发布时间：2018-05-29 21:58

  本文选题：网络处理器 + 处理模型　； 参考：《国防科学技术大学》2012年硕士论文

【摘要】：随着互联网用户的急剧增长以及互联网应用的快速发展，现有的互联网面临着两方面的问题：一是现有的骨干网络链路带宽已经达到100Gbps的速度，要求路由器能够提供与之相匹配的高性能报文转发。二是随着P2P、电子商务、证券电子化交易的不断发展和完善，在网络边缘路由器中需要对大量的分组报文进行诸如加解密、流量整形、报文保序等一系列深度处理。 目前基于通用多核CPU的网络处理器是业界研究的热点，它将通用多核处理器和报文处理硬件加速引擎相结合，同时实现了报文的高速转发及深度处理。多核多线程处理能够很好的隐藏软件DRAM访问延迟并提供控制平面所需的高度编程灵活性。
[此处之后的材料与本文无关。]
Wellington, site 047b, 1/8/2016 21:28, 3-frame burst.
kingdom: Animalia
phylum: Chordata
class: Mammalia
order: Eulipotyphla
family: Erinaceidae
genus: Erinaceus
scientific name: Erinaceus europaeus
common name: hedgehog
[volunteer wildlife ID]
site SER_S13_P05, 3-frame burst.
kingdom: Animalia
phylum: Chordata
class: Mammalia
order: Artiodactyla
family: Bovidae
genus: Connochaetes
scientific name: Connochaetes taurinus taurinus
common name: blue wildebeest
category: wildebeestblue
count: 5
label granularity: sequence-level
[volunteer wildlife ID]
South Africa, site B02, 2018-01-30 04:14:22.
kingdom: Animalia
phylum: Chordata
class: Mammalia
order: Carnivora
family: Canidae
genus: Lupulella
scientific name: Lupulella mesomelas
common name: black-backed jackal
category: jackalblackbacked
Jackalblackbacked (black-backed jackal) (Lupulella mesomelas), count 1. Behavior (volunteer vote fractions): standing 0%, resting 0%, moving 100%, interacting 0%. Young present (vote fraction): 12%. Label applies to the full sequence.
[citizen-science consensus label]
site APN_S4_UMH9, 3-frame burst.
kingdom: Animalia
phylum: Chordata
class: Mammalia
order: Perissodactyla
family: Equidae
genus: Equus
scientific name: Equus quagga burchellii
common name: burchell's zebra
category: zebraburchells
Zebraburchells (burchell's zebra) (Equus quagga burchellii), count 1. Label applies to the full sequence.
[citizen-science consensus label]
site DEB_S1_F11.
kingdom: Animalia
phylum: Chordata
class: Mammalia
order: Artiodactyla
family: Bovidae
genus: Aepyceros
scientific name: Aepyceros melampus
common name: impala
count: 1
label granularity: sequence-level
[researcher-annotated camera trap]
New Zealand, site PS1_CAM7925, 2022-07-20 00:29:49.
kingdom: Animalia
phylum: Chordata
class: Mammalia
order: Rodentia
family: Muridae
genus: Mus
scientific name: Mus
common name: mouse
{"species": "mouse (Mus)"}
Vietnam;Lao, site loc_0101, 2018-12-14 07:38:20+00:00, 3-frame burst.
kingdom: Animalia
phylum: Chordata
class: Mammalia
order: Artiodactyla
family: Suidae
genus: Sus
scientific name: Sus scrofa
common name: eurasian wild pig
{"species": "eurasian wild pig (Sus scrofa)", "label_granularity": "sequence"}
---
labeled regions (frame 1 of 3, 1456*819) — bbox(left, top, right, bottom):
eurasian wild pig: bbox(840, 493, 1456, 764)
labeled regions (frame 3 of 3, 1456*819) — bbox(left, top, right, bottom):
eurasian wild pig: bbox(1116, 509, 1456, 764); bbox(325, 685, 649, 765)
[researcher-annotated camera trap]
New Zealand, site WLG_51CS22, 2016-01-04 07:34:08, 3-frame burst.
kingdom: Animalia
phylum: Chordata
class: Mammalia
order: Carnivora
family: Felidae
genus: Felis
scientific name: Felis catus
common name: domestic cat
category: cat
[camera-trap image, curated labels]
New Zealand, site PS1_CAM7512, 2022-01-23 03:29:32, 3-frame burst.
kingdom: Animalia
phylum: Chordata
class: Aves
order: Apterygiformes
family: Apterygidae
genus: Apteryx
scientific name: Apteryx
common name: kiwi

网络加速引擎可以利用硬件的快速及并行特点，对实现了报文处理的快速路径。然而，通用多核网络处理器面临着系统软硬件I/O交互延迟较大的缺陷，限制了自身报文处理性能的提高。针对这一问题，，本文通过改进了原有基于通用多核网络处理器的处理模型及访存模型，提出了一种新型的基于通用多核的网络处理器实现模型—Sandwich。主要工作和创新点包括： 1.深入分析了专用网络处理器[2]及通用多核网络处理器[1]的组成结构及特点，将二者的报文处理模型和访存模型进行了比较，认识到通用多核网络处理器的性能瓶颈所在。Sandwich实现模型提出的报文处理模型能够最大限度的减少报文处理过程中的软硬件通信开销，且大大减轻了软件处理部分的负载。访存模型能够加速CPU对DRAM的访问速度，并通过对整个报文的深度处理实现灵活的控制平面。 2.设计了FIB查表[4][5][7]过程在SandwichNP上的映射算法，将整个查表周期分为三个阶段，分别映射到SandwichNP的输入加速、软件处理、输出加速模块中。算法中每次报文查表最多只需要一次软件内存访问即可完成，且多线程处理能够进一步隐藏查表时延。空间效率上看，软硬件以极低的存储开销支持了大规模的核心路由器转发表，且即使转发表规模快速增长也不会增加过多的额外存储开销。 3.在SandwichNP原型系统—GalaxyNP上实现了如上的Fib查表算法，并测得了真实网络环境下的多线程报文I/O速率及报文转发速率，实验结果表明基于Sandwich的报文转发速率及报文I/O速率能够在任何参数设定下保持一致，并且随着网络链路带宽的速度增长而增长，能够保证多端口的10Gbps速率下的报文线速转发。 综上所述，本文针对通用多核网络处理器报文处理所面临的问题，提出了一种新型网络处理器实现模型—Sandwich，该模型已经成功应用于基于自主CPU构建的通用多核网络处理器平台上，其研究成果对提高通用多核网络处理器的报文处理性能有一定的理论意义和实用价值。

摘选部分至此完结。